Quando decidi di scattare un panorama con un grandangolare, almeno una piccola parte dell’immagine viene distorta, rendendo difficile l’unione delle sequenze in post-produzione.

Utilizzando un teleobiettivo la prospettiva dell’immagine rimarrà più naturale.

 

4° comandamento: non utilizzare filtri ND graduati ad ogni scatto

Non sempre l’utilizzo di filtri porta benefici, a volte finisce per creare anche alcuni problemi. E’ utile quindi conoscere alcuni trucchetti su come utilizzarli.

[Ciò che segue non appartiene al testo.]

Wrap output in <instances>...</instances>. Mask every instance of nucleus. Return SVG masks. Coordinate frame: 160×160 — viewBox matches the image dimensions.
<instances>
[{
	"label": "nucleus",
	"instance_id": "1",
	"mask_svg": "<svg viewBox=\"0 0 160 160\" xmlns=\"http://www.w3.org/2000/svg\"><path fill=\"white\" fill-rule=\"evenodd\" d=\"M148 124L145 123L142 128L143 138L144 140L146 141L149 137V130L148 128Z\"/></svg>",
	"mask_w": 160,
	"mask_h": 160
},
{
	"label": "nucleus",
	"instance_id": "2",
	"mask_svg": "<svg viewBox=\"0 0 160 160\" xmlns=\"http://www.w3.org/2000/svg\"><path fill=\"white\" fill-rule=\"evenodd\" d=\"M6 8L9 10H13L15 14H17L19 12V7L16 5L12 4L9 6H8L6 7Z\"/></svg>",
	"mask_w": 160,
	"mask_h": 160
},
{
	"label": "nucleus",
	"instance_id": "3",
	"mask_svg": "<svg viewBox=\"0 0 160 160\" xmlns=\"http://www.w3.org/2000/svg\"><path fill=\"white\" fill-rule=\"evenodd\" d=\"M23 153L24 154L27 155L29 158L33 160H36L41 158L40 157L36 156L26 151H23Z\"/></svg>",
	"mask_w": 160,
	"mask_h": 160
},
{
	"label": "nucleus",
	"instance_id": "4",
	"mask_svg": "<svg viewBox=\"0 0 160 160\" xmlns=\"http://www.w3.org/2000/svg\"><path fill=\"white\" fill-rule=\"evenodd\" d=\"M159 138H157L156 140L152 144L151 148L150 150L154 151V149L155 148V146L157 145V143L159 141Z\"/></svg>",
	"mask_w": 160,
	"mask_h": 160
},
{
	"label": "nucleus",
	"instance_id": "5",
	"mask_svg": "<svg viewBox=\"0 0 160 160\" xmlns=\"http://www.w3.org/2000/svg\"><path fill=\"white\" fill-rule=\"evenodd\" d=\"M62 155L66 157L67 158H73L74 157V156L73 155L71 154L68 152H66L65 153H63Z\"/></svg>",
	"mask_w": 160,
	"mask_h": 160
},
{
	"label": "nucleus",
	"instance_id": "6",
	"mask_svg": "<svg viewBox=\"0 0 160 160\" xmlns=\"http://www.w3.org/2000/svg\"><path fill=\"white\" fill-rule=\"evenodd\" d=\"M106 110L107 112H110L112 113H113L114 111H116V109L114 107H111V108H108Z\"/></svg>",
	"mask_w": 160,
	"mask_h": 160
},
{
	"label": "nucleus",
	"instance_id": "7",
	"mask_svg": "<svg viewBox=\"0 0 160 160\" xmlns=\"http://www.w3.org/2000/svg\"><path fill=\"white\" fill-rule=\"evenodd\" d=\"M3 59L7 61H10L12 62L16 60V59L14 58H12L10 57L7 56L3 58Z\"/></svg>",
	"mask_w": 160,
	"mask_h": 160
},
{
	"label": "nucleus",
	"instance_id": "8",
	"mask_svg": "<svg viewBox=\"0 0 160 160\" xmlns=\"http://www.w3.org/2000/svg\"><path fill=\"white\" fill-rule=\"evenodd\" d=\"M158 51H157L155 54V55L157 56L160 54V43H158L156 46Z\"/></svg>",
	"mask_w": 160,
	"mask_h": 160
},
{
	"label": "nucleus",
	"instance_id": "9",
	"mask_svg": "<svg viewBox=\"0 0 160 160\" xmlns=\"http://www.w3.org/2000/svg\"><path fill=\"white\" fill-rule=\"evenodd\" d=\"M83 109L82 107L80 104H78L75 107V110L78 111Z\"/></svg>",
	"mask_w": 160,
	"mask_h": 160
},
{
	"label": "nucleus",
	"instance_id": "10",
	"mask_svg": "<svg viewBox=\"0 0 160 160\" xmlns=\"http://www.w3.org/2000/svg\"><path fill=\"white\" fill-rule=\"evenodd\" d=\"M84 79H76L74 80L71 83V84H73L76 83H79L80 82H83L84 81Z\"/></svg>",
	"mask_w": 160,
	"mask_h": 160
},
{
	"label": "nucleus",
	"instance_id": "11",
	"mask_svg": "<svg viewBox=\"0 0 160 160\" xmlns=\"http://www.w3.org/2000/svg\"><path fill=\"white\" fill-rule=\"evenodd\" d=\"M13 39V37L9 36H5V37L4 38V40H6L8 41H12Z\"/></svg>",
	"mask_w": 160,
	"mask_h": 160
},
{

Il consiglio principale è quello di riprendere lo scatto direttamente nella fotocamera utilizzando un filtro ND graduato per catturare a pieno i dettagli del cielo e del paesaggio durante le Golden Hours in una fotografia di paesaggio.

Ecco un set di filtri ND graduati  che utilizzo e che posso consigliarti, con un ottimo rapporto qualità/ prezzo.

Ma ci sono casi in cui è meglio scattare senza l’ausilio di filtri.

Uno dei casi più classici è quando nella composizione hai montagne, edifici o alberi che si trovano sopra la linea dell’orizzonte e il sole è basso nel cielo. Se utilizzi un filtro ND in queste condizioni, ti troverai con la parte della scena sopra l’orizzonte completamente oscurata.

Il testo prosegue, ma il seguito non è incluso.